▸ SOURCE EXCERPT:
☆ ☆ ☆ ☆ ☆ ☆ ☆
Increasing Logstash Throughput When the Codec is the Bottleneck

seth.yes · March 18, 2020, 4:45pm

Setup

I have multiple machines running a containerized Logstash 7.6. These machines have 32 core and 256GB RAM. I am using these nodes to process network flow data based on Elastiflow. These nodes are listening for data using the Sflow codec and pushing data to an ES cluster of 32 nodes, each with the same spec as above, but including 12TB SSD. I also have samplicator sitting between these logstash instances and the devices sending data to them. I know samplicator is not dropping data because I can see other downstream devices are receiving & processing all of this data.
The data flow looks like this:

node-level-dataflow:

<network devices> -> <LOGSTASH_SERVER_RUNS_SAMPLICATOR_&_LOGSTASH> -> <elasticsearch>

service-level-dataflow:

<network devices> -> <samplicator> -> <sflow-codec>  -> <logstash> -> <elasticsearch>
                                                ^
                                   (dropped packets here)
☆ ☆ ☆ ☆ ☆ ☆ ☆
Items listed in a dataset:

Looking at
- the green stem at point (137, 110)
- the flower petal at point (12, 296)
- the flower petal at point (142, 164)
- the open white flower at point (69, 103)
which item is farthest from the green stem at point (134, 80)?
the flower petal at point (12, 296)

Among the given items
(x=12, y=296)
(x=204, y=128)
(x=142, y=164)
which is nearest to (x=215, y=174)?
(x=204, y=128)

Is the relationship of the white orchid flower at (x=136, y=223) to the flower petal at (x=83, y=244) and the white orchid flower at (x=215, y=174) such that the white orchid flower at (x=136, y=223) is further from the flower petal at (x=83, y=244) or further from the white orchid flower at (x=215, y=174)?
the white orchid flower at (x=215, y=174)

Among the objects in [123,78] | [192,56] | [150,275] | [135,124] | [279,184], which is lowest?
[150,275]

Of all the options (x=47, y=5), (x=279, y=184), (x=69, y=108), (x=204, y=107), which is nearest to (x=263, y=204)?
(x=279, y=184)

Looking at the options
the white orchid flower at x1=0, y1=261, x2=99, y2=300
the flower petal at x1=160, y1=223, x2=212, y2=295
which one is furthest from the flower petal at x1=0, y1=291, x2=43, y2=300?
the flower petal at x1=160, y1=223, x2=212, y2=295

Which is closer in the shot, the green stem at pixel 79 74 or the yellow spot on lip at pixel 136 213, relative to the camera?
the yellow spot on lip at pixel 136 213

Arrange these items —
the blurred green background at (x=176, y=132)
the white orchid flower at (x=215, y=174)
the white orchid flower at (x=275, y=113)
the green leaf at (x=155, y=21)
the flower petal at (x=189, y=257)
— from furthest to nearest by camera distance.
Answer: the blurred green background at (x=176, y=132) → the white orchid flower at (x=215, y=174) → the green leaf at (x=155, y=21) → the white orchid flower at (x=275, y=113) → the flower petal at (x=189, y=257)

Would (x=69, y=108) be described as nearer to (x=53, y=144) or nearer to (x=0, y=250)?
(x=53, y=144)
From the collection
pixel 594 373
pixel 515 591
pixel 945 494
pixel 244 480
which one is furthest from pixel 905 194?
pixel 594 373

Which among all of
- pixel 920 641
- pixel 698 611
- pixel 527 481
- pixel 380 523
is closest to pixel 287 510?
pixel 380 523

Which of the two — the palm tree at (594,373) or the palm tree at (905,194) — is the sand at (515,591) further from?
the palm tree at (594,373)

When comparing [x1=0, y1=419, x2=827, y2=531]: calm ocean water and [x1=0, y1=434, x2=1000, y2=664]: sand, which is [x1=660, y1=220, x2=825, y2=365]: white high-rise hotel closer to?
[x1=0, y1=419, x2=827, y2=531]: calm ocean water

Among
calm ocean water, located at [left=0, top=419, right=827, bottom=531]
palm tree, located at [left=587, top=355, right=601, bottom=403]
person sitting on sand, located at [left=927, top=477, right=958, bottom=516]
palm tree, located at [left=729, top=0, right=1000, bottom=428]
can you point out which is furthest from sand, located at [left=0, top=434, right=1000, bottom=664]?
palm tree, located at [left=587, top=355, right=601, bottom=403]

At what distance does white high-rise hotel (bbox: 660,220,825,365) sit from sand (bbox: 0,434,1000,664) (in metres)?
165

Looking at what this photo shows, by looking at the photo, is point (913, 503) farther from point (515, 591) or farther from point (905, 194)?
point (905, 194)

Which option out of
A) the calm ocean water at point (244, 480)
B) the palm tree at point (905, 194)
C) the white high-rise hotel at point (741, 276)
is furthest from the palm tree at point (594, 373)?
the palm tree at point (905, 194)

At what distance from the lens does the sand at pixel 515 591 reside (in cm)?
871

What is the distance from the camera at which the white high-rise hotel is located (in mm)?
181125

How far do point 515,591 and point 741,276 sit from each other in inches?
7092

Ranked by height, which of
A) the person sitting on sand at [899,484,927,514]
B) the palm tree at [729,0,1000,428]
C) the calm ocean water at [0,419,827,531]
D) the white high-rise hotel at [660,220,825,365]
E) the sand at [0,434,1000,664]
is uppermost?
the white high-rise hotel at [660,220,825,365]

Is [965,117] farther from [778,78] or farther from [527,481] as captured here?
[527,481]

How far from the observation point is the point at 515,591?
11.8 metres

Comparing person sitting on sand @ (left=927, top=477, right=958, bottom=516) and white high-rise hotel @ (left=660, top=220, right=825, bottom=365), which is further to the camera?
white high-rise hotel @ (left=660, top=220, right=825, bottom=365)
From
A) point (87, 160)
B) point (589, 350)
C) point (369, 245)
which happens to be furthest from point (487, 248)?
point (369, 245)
☆ ☆ ☆ ☆ ☆ ☆ ☆
▸ PROBLEMS AND TASKS:
a. Answer these questions using the Logstash throughput post:
(i) Which version of Logstash do the machines run?
(ii) How many nodes are in the Elasticsearch cluster?
(iii) How much SSD storage does each Elasticsearch node include?
b. Transcribe the passage of the Logstash throughput post starting at "seth.yes · March" and ending at "of this data.".
c. Pick up the Logstash throughput post where it stops and continue writing it.

▸ WRITTEN RESPONSES:
a.
(i) Logstash 7.6
(ii) 32 nodes
(iii) 12TB

b.
seth.yes · March 18, 2020, 4:45pm

Setup

I have multiple machines running a containerized Logstash 7.6. These machines have 32 core and 256GB RAM. I am using these nodes to process network flow data based on Elastiflow. These nodes are listening for data using the Sflow codec and pushing data to an ES cluster of 32 nodes, each with the same spec as above, but including 12TB SSD. I also have samplicator sitting between these logstash instances and the devices sending data to them. I know samplicator is not dropping data because I can see other downstream devices are receiving & processing all of this data.

c.
Problem

With this setup, I'm able to process Netflow data, however it's recently came to my attention that specifically the sflow codec is dropping ~75-90% of the packets it receives. To isolate where in the pipeline this issue is occurring.

Testing

I isolated the sflow codec to simply listen to data being pushed from samplicator and write to a file - even when just using the codec and not the rest of Logstash, I'm still seeing similar packet loss.

I've also modified the number of pipeline workers from 32 to 128, and see no real improvement.

Question

What can I do to improve the performance of Logstash without having to dig in to the codec? I'm not familiar enough with Ruby to even know if it could use optimization.
I was considering either setting up multiple logstash containers on every physical machine, or otherwise multiple pipelines that process the same data...?

Addtional config:

logstash.yml

$ cat logstash.yml | grep -v '#'
pipeline.id: elastiflow
pipeline.workers: ${PIPELINE_NUM_WORKERS:32}
pipeline.batch.size: 512
pipeline.batch.delay: 250

dead_letter_queue.enable: true
path.dead_letter_queue: "${LS_BAD_FLOW_DIR:/var/log}/dead_letter_queue"

xpack.monitoring.enabled: ${MONITORING_ENABLED:false}
xpack.monitoring.elasticsearch.hosts: ["http://${ES_1}", "http://${ES_2}", "http://${ES_3}" ,"http://${ES_4}"]
xpack.monitoring.elasticsearch.sniffing: ${MONITORING_ENABLED:false}

pipelines.yml

$ cat pipelines.yml | grep -v '#'
- pipeline.id: elastiflow
  path.config: "/path/to/config/conf.d/*.conf"
- pipeline.id: dead_letter_queue
  path.config: "/path/to/another/config/bad_flow.conf.d/*.conf"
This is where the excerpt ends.